■ Task instructions
Each record below should be reproduced as it is written, with pictures left out entirely.

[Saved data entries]
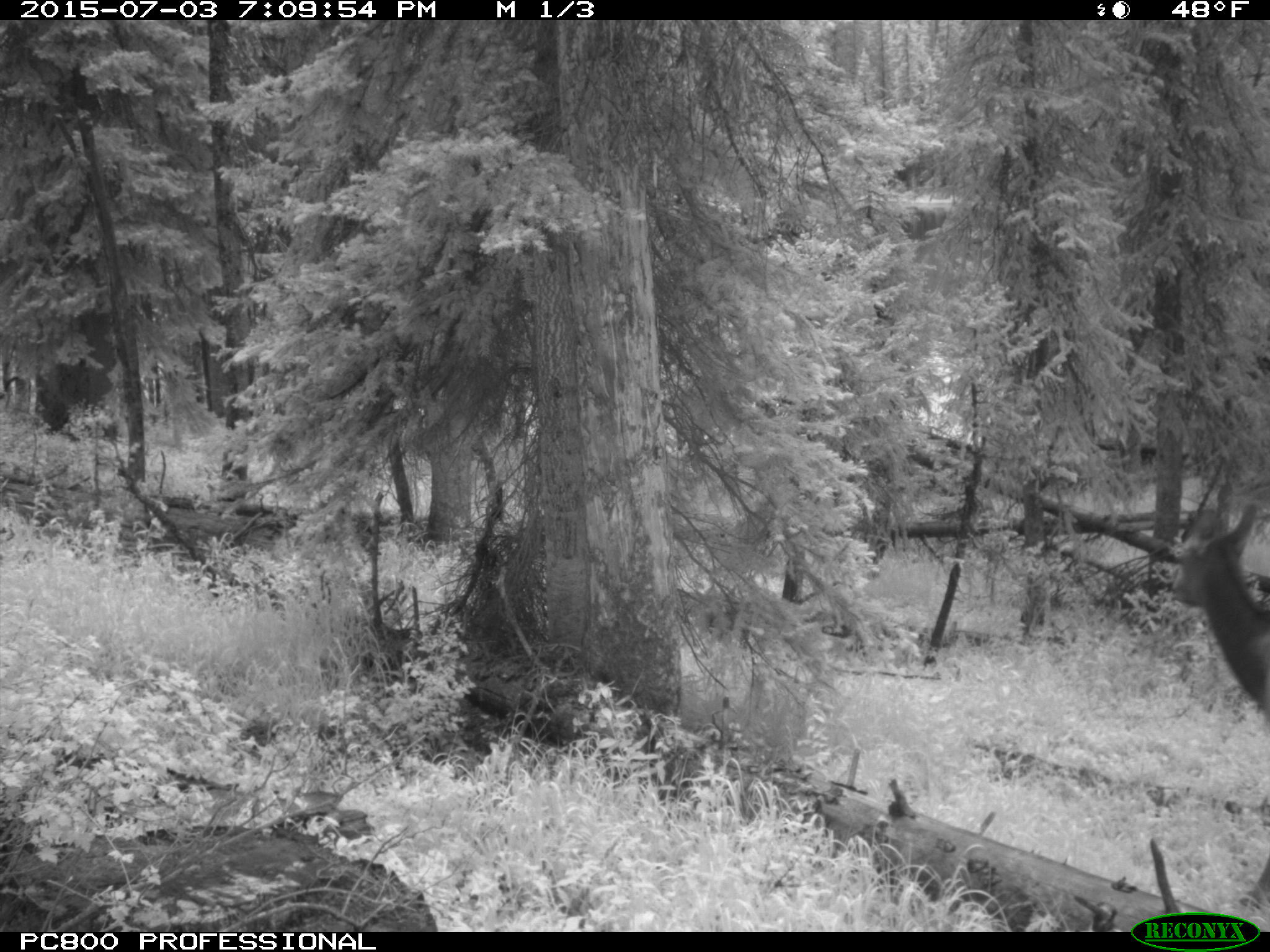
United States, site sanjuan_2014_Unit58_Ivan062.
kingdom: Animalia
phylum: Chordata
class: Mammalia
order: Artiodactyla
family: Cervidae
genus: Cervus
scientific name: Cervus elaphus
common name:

■ Solution to this task
United States, site sanjuan_2014_Unit58_Ivan062.
kingdom: Animalia
phylum: Chordata
class: Mammalia
order: Artiodactyla
family: Cervidae
genus: Cervus
scientific name: Cervus elaphus
common name:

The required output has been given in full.